--- Passage to read ---
Can someone with transmission experience tell me if this fluid is what i should use, any pros or cons?
I assume its more expensive and thats not a concern for me, I just want long life from my new tranny, thanks FABO
 
The Valvoline synthetic is a great fluid. I use it in my street car. For my race car, I use Type F for the firm shifts it provides. 65
 
i forgot to add that he put a light shift kit in when he rebuilt it
 
IMHO...

Contact the clutch discs manufacturer and see what they recommend.
 
im not trying to reinvent the wheel, Im just wondering if synthetic would have advantages over conventional fluid...
 
im not trying to reinvent the wheel, Im just wondering if synthetic would have advantages over conventional fluid...
It does without a doubt. The question is will your intended use of the car justify the extra cost.
--- Given data ---
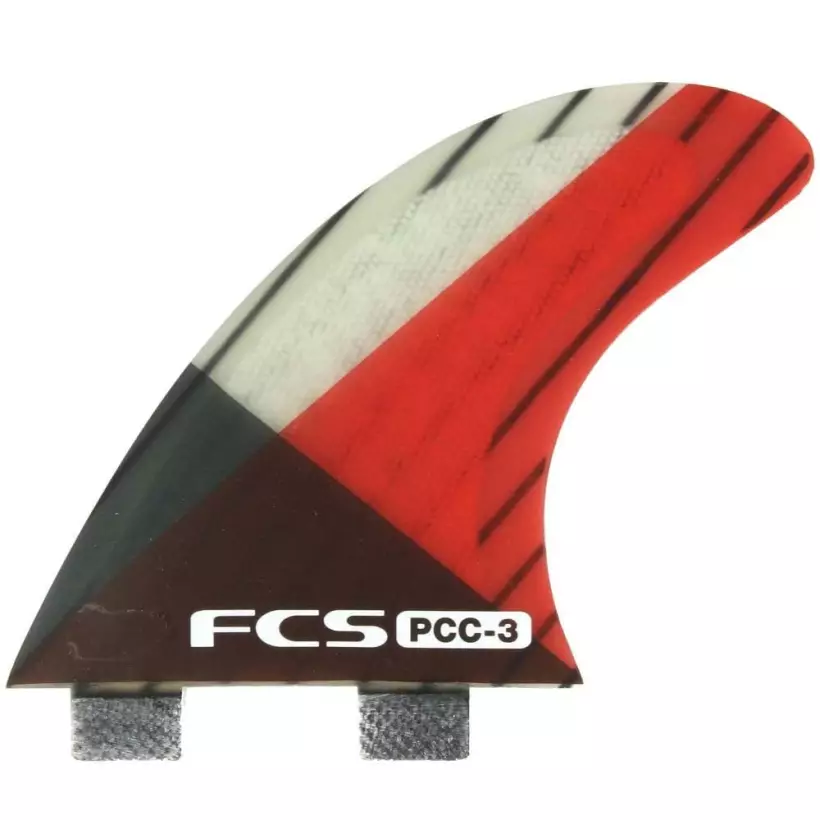 Kiel FCS PCC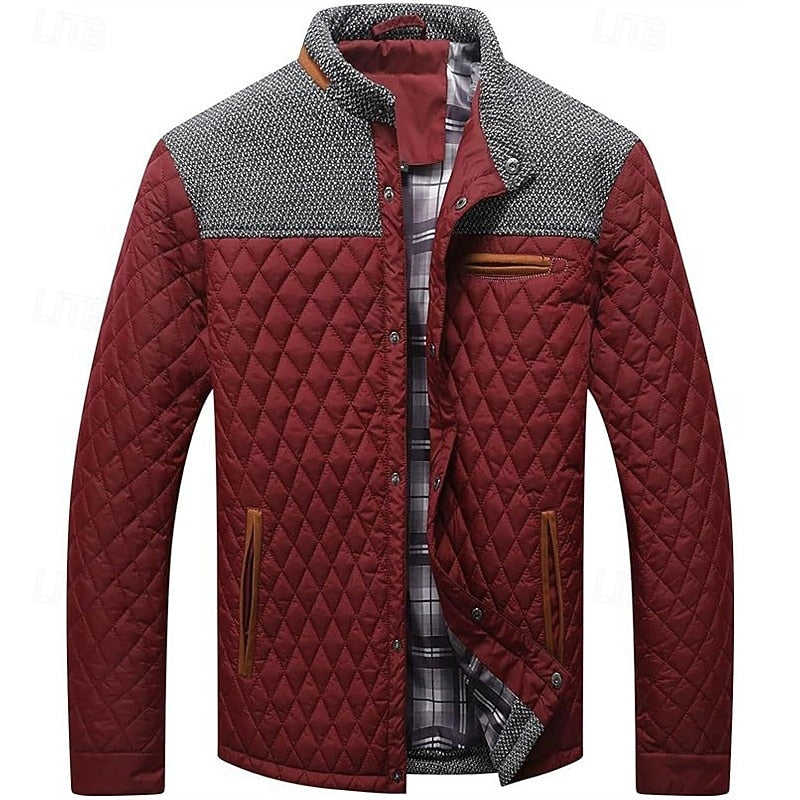 Garvick | Men&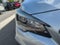 2018 Subaru Legacy 2.5i Sport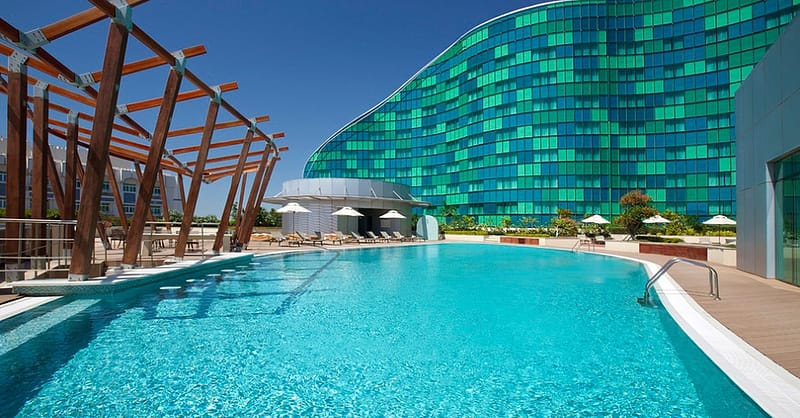 5* Pool Access Abu Dhabi Shafqa.com Online Shopping, Best Prices in Dubai UAE 2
---
• [Problem to work on]: Continue the forum thread about synthetic transmission fluid from its final reply.

• [Output for this exercise]:
If it's just a putt around street car, get Supertech "ATF" from Walmart. Or any other house brand from a reputable store. Those will say something like "meets the specs of the fluid formerly known as Dexron III." GM no longer licenses Dexron III, so that's the language that has to be used. You'll save some money.

If you're going to brake stand burnouts and/or race, get a synthetic. The synthetic base oil gives the finished product a higher viscosity index, which means it will thin less when heated than a mineral based fluid. It also resists oxidation caused by heat much better.

ATF+4 is a great all around synthetic. Again , store brands are fine. If you want a synthetic fluid to give you faster and harder shifts, check out Red Line's racing ATF.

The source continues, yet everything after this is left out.